Netflix posted a big earnings miss yesterday as it reported that it lost 200,000 subscribers in the January to March quarterly window, the opposite of the constant growth it wants to see. That was actually more pronounced in the US and Canada where it lost 640,000 subscribers in the quarter, offset by gains in the Asia Pacific market. Wall Street analysts can parse their own reasons for these losses, but if you’ve used the service and its competitors recently, you’ll know that the answer is pretty clear.


Netflix is Too Expensive

Like a frog boiling in water, Netflix has been constantly increasing its prices over the years to the point where its “premium” subscription, which offers four screens of play, a must for many families, and 4K content, is $20 a month.

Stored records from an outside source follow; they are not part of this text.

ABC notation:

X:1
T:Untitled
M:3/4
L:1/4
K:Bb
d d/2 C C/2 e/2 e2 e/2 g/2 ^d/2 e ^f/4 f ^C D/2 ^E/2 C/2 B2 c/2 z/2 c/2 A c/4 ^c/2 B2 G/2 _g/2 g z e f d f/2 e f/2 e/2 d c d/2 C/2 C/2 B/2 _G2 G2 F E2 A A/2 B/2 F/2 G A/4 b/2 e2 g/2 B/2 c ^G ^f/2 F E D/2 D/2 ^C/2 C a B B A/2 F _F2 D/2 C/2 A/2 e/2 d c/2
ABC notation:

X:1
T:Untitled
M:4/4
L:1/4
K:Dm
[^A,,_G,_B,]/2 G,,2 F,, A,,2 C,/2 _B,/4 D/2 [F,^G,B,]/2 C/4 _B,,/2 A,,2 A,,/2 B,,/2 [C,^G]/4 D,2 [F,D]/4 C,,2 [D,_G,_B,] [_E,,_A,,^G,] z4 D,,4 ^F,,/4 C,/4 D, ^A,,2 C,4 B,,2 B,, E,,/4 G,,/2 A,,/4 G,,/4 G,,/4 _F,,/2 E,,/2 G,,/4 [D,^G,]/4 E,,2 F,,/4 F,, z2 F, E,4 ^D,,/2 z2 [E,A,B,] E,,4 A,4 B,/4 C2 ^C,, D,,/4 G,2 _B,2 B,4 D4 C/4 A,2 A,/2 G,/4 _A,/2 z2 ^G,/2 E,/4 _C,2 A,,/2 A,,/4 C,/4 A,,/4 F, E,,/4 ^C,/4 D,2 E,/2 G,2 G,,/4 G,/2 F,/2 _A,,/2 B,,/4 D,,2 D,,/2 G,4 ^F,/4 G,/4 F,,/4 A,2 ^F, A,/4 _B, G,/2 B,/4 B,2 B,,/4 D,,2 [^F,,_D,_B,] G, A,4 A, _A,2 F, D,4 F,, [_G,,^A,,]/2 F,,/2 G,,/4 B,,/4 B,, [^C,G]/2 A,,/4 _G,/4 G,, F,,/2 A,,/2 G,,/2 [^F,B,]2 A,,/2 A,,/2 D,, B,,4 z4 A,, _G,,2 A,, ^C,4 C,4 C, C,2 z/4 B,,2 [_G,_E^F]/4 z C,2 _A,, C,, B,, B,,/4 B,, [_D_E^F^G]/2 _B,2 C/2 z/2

That’s higher than any of its rivals by a significant margin. Such as:

  • Disney Plus - $8 a month

  • Apple TV+ - $5 a month

  • Hulu (No Ads) - $13 a month

  • HBO Max (No Ads) - $15 a month

  • Amazon Prime Video - $9 a month

  • Paramount Plus (No Ads) - $10 a month

The “mid tier” of Netflix is $15 a month, but that knocks out 4K content, which many of these others have, and takes you down to just two simultaneous screens. “Basic” at $10 a month doesn’t even have HD content, which is a setting that doesn’t even make sense in 2022.


Netflix absolutely has the numbers and market share advantage here. Even with the unexpected loss, they still have 221.6 million worldwide subscribers, with about 75 million in the US and Canada. That is still far more than rivals have reported. Hulu has 45.3 million while HBO and HBO Max have 46.8 million subscribers. Disney Plus has 42.9 million subscribers in the US and Canada. Paramount Plus has 32.8 million subscribers. Apple, on the rise with arguably the highest quality content lately, has only 8.1 million subscribers via the last analyst estimates.